Insurers, large hospitals, and pharmaceutical companies.
Surprise!
Witness how much these interests have amped up lobbying to prevent any kind of real health care reform.
Health care lobbying is now at a record breaking $1.4 million a day.
Now why would they do such a thing?
Could it be to help the people of America? Or could it be to make sure they profit from any legislation?
Let’s look at what they’re against, primarily any form of government health insurance. These corporate lobbyists seem to be universally against the so-called public health care option.
This seems odd as in the past these very same lobbyists have argued how inefficient government health care would be. Yet, now they are claiming a public option would put them out of business because they couldn’t compete. If government is so inefficient, why is it such a threat?
What the insurance companies are really afraid of is that the government would use its’ size and negotiating capability, along with its’ non-profit status, to actually offer more cost-effective health insurance.
This might very well drive insurers out of business.
My question is, why should we, as the insured, care? Why is this debate so centered around the interests of insurers, large hospital systems, and pharmaceutical companies?

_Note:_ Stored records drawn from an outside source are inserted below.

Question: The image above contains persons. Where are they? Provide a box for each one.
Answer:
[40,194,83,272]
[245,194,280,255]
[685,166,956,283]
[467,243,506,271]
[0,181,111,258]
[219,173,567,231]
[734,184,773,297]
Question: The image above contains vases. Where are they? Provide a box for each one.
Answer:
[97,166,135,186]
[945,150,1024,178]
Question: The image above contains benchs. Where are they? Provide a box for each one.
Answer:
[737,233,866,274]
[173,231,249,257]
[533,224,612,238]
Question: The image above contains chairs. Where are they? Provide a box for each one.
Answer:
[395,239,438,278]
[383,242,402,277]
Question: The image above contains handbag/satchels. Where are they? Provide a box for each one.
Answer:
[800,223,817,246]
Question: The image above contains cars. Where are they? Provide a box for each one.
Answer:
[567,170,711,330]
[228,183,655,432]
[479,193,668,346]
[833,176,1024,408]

I would agree that these interests should be part of the debate. But the overarching issue is that 44 million people cannot afford health insurance and the high cost of health insurance is hurting small businesses and driving up the ranks of the uninsured.

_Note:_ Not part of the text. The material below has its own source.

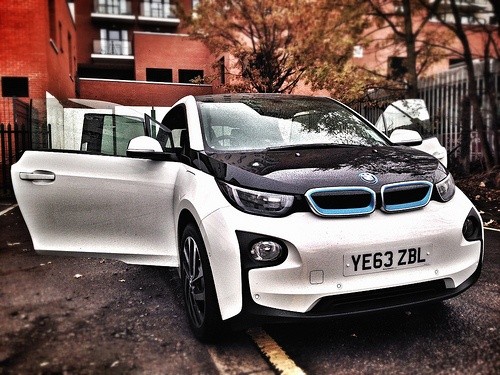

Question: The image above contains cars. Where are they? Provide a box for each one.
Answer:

Why aren’t the lobbyists talking about these issues?
Probably because if you look at it from that perspective, some form of government health insurance makes sense.

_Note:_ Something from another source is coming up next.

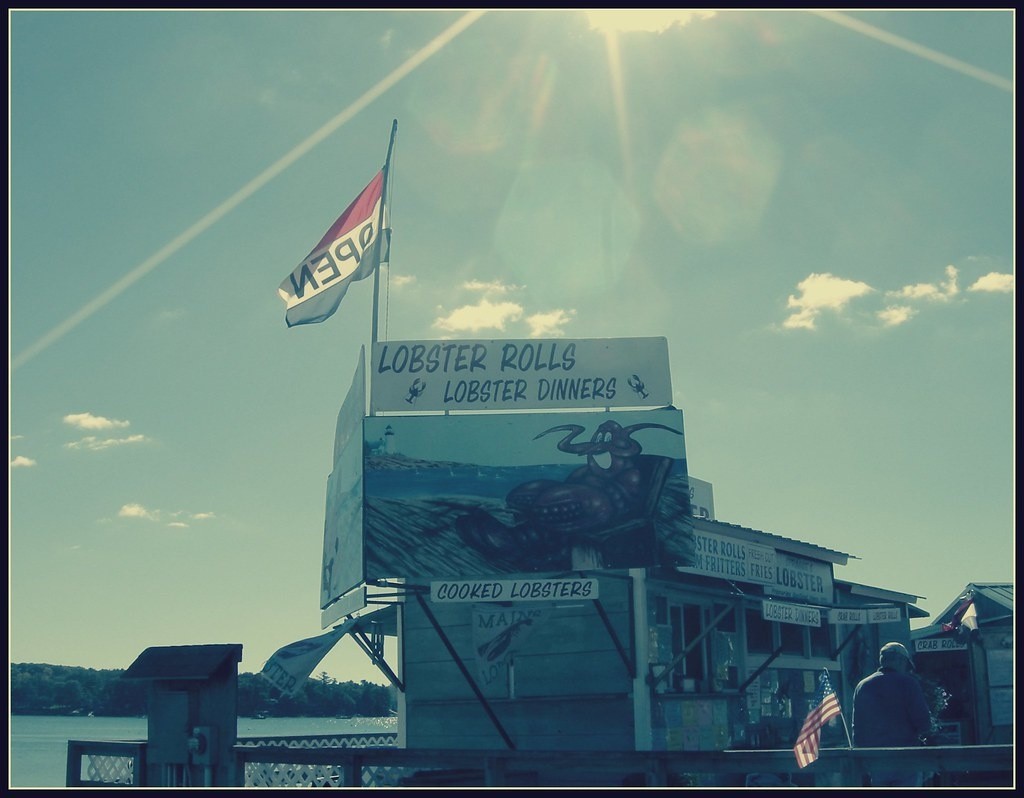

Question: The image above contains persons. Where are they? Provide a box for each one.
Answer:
[852,642,932,788]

Insurance is based on statistics. The original idea was that a small percentage of the population would need this insurance at any one given time. Therefore, given a large enough pool of insured, costs could be distributed in a given year.
But the insurance companies figured something out. They figured out if they could find a way to get rid of high risk customers, they could make even more money. So they started “cherry picking” customers to make a profit.
In a sense, the insurance companies are all fighting for a small group of healthy customers. The original principle of insurance as a large group coming together to help a small percentage of needy no longer exists. Private health insurance is no longer doing what it was originally intended to do because it is driven by profits.
A government option could restore this meaning of insurance. And the government wouldn’t need to take a cut off the top. It would actually be a more efficient form of health insurance. Why else would the health insurance industry fight so hard against this option?